Wednesday, March 21, 2007

The Illusionist

"Everything you have seen here has been an illusion"

Written by:
Neil Burger and Steven Milhauser

Directed by:
Neil Burger

Edward Norton
Paul Giamatti
Jessica Biel

My rating: 2/5

"What a disappointment" was what I could be heard shouting all the way home after seeing this movie. The one thing worse than a bad movie is a movie that was well capable of being good but was obviously just too lazy to accomplish quality. The ever-lovely and talented Mr. Norton has a real knack for picking such films and The Illusionist is no exception. The story follows Eisenheim the Illusionist as he tricks and magicks his way to happiness with the love of his life, the Dutchess Sophie, betrothed to the dastardly Prince Leopold.

The simple plot allowed plenty of spce for magnificent conjuring and interesting set-pieces and while I kept repeating to myself that it's unfair to compare it to The Prestige, I found myself awfully disappointed in the fact that Eisenheims "illusions" were too far-fetched to ever believe they were possible. The difference between The Illusionist and The Prestige is that the former made no effort to make the audience believe in Eisenheims skill as a performer. He never claimed magical powers but they never explain how he gets butterflies to carry an audience-member's hankie back to her, or his use of holograms in the 18th century.

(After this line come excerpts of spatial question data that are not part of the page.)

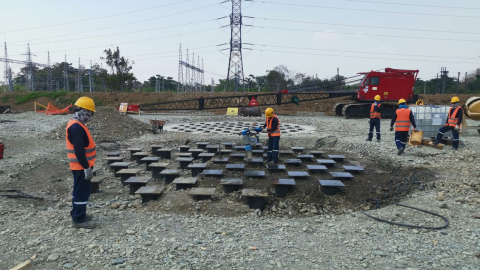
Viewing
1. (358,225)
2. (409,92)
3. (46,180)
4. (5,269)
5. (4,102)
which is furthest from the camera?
(4,102)

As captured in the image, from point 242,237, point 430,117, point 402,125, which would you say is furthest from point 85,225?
point 430,117

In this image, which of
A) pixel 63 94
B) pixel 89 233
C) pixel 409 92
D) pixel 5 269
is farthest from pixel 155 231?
pixel 63 94

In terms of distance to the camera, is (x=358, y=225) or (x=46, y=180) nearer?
(x=358, y=225)

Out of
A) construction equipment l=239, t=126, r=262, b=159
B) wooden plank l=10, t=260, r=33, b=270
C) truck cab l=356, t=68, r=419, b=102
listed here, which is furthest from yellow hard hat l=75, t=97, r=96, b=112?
truck cab l=356, t=68, r=419, b=102

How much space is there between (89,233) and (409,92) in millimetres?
17872

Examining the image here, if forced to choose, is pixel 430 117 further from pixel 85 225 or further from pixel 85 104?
pixel 85 225

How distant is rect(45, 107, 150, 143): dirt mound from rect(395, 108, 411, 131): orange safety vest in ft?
28.0

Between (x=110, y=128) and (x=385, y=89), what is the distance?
46.6 feet

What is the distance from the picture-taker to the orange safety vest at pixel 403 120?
7629 mm

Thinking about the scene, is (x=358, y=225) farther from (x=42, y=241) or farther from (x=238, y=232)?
(x=42, y=241)

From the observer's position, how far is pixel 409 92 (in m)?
16.8

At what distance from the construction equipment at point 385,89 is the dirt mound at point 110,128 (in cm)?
1163

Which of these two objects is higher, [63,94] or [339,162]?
[63,94]

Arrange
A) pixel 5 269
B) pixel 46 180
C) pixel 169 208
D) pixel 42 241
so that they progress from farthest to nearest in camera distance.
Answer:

Another major problem was the stiff lack of chemistry between the two leads. Edward Norton probably knew his vast superiority to the awfully unconvincing Jessica Biel and they never got past the "polite" stage in their supposedly profound relationship.

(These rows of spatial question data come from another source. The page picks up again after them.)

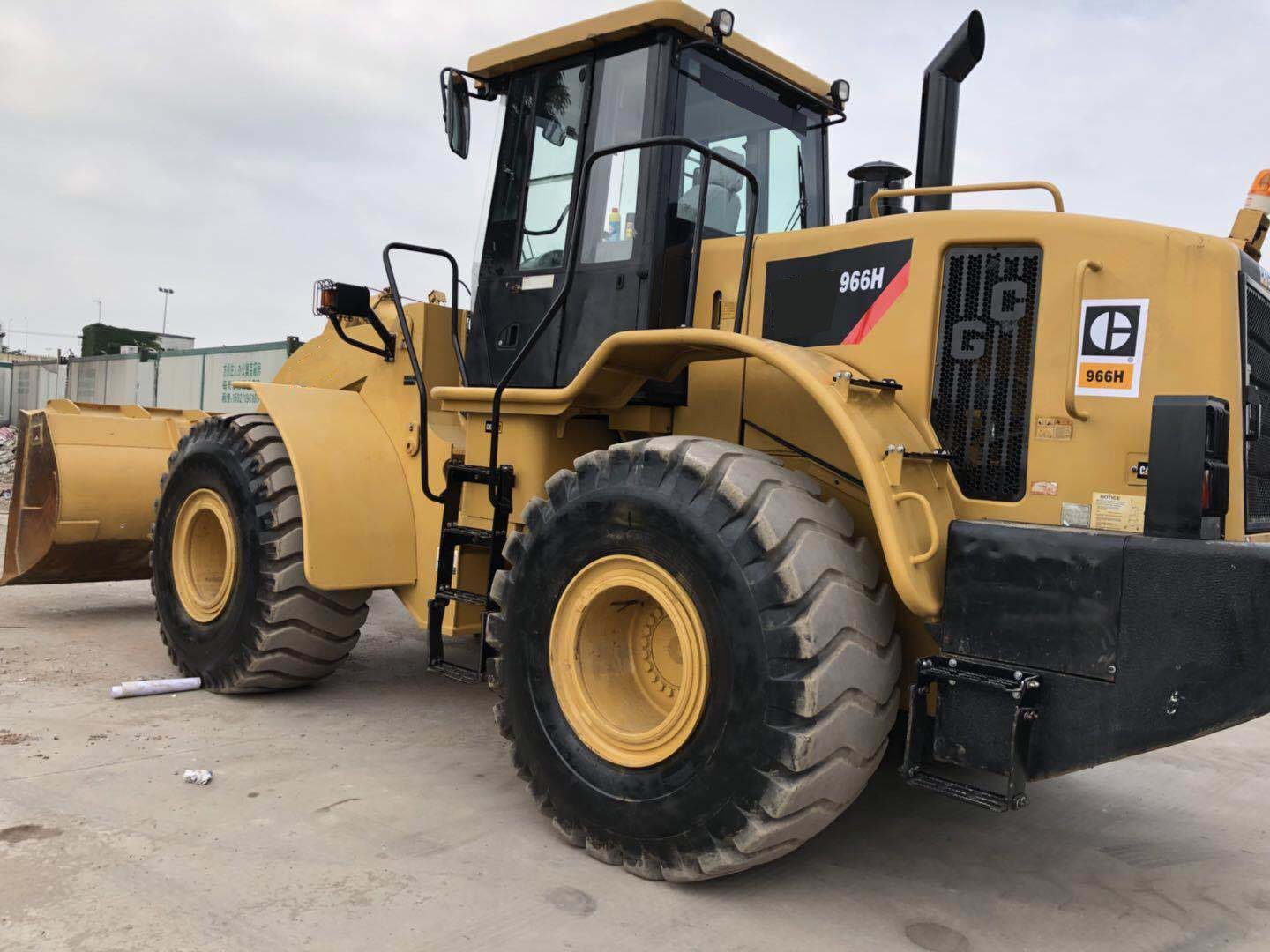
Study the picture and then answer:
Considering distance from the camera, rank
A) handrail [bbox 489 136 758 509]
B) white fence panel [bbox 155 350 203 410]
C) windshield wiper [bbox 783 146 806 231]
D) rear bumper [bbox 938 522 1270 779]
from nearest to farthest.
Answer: rear bumper [bbox 938 522 1270 779] < handrail [bbox 489 136 758 509] < windshield wiper [bbox 783 146 806 231] < white fence panel [bbox 155 350 203 410]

On the plus side, the film looks absolutely stunning with oscar-nominated cinematography. Some of the stage performances were nicely designed. A strong performance from Paul Giamatti as the conflicted police inspector is also noteworthy. Unfortunately, Norton's performance never quite rises to the occasion. For a performer with Norton's famed intensity, it is disappointing (there's that word again) to see such a lazy attempt here.

As an extra disappointment, the film has a horribly executed "twist" ending. The only shock in that twist was that I realised I wasn't supposed to realise what was going on. Yet another film that depends on its twist ending but unfortunately treats its audience like idiots.

If you want my advice, forget The Illusionist and watch The Prestige twice instead. And if you're looking for a typically brilliant Edward Norton performance, don't waste your time with this, hold out for his magnificent turn in The Painted Veil instead.